Fortunately for Ward, she has a more passionate ally in the form of her neighbouring farmer, Mick Green Jr. Mick Green Sr used to be Ward’s farm manager and is sceptical of the two youngsters’ plans to do without herbicides, pesticides and all the industrialised rest of it in their attempt to restore self‑sustaining harmony to the land. But Ward is consumed by existential dread of the climate crisis and fear for her grandchild’s future. Mick Jr crumbles the baked, dead soil in his hand and knows there has to be a better way.
Much of the film – possibly too much, compellingly earnest and ardent though she is – is spent listening to Ward talk about the issues involved and the next stages required to address them. First, she and Mick Jr merge herds and farms and learn that it’s better to move cattle around than let them graze one area to nubbins then bring it back to life with chemicals. She goes on a holistic management course and engages various experts to teach her about improving soil quality, water retention and best natural practices of all kinds.
At times, this makes the film feel static. The director George Roy Hill once said: “Audiences love how-to,” and they do, but more specifically they love to see how-to.
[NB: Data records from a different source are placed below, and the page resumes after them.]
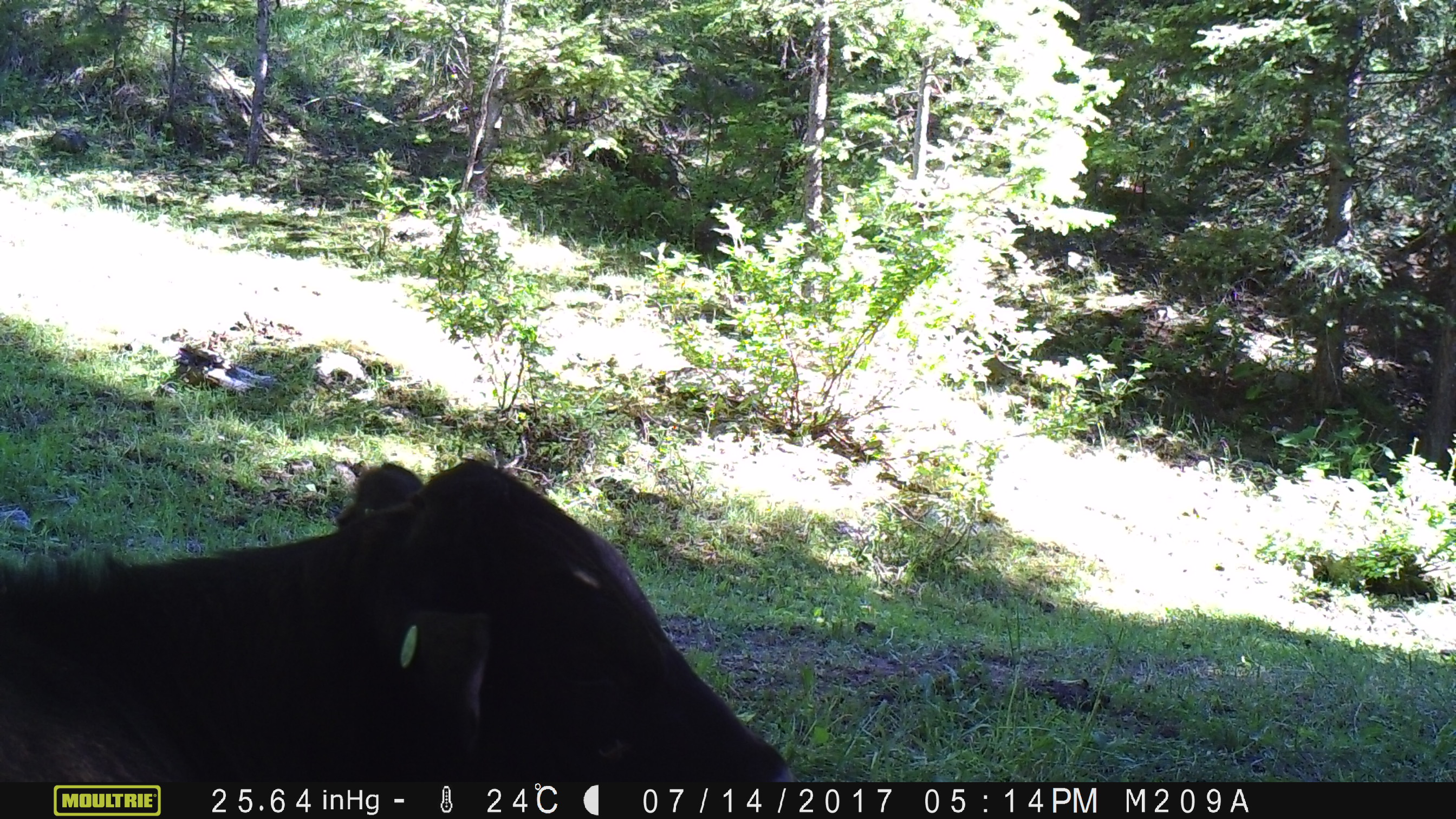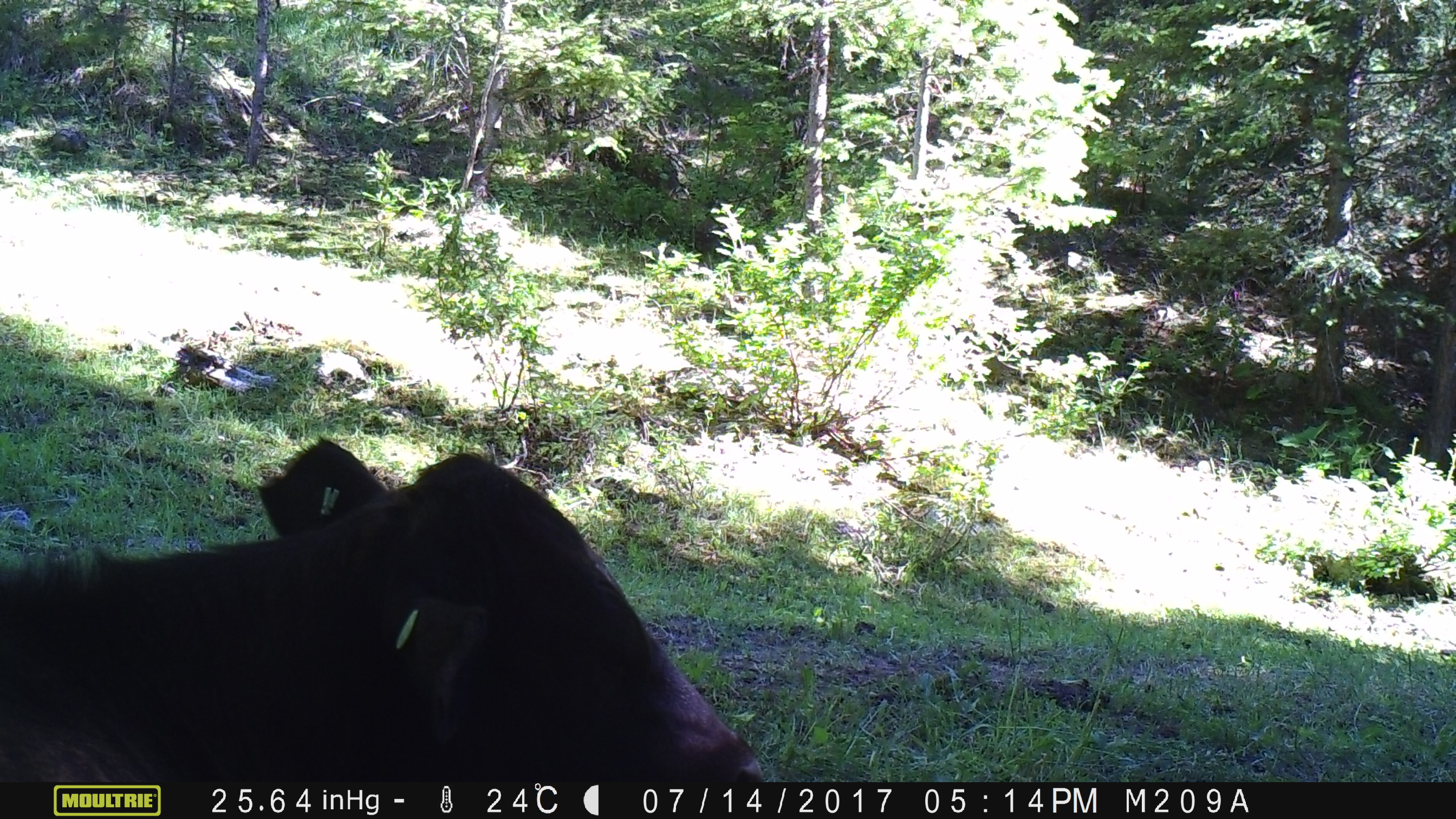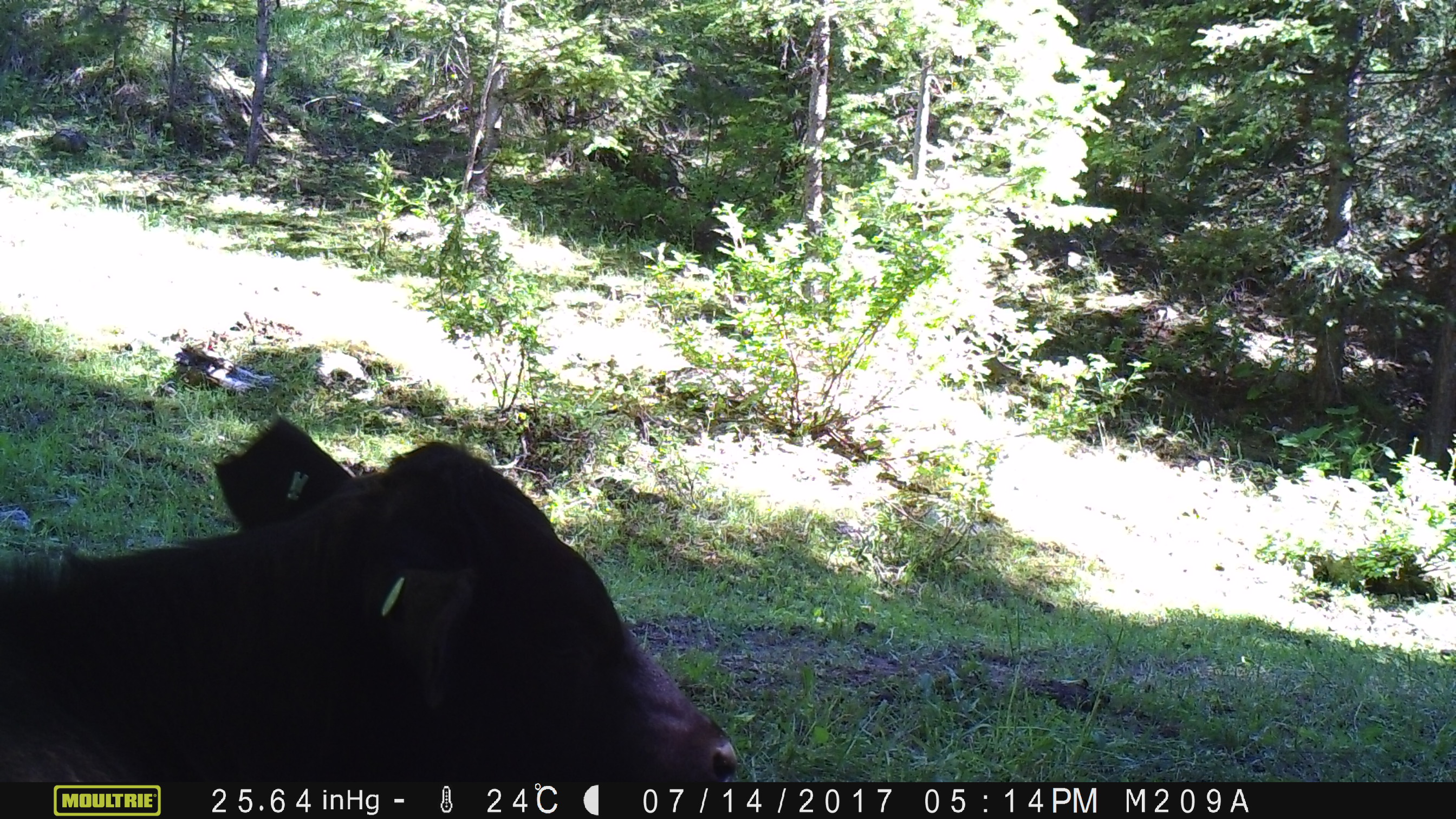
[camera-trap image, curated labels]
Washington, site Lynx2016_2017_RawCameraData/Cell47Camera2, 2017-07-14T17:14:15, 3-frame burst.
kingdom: Animalia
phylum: Chordata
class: Mammalia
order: Artiodactyla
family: Bovidae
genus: Bos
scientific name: Bos taurus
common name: domestic cattle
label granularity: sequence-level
While this programme is no doubt an accurate reflection of how much genuine change can be made in the first year or two of an agricultural overhaul – especially when interrupted by the worst fire season on record, followed by floods – it leaves the viewer feeling short-changed.
When they have to let go Mick Jr’s best friend and vastly knowledgable right-hand man, Normie, because the farm goes too far into the red, Ward has no choice but to step up. Yet this, too, is narratively underwhelming. The spirit is willing but chaotic and the flesh is weaker than either Normie’s or Mick Jr’s; we do not get the underdog triumph we have been taught to expect. Again, it is probably more accurate, but it’s another dying fall.
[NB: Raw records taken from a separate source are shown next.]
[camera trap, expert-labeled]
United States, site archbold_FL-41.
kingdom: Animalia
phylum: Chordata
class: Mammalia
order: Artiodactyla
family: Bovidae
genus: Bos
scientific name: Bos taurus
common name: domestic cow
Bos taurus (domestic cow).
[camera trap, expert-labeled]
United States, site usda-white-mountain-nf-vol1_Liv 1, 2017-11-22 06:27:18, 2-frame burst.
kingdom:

Nevertheless, the message comes through loud and clear: modern agricultural practice is up there with fossil fuels in term of how much damage it does to the world. It shows there is much to be gained from relearning the old ways – Ward brings in Indigenous consultants, too – and working with nature instead of nearly destroying then resuscitating it with ever-diminishing returns.
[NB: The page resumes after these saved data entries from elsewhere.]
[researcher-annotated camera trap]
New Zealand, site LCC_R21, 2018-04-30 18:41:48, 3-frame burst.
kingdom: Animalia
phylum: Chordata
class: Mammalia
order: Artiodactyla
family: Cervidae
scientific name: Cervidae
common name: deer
Underneath the story of the farm, there is a darker, more painful story about Ward. Her daughter Matilda is reduced to tears when she remembers how low her mother became when she was first consumed with fears of the climate crisis; she says how glad she is that Ward has found something to do that satisfies her need for action.
Refreshingly, though, this stays in the background, so that her optimism, her energy and the knowledge she gathers can be placed front and centre, alongside the change she and an increasingly stoical Mick Jr, watching as Ward does in hours what he could probably do in minutes, bring about. She radiates hope that, while not all of us have a farm to transform, we can yet save ourselves.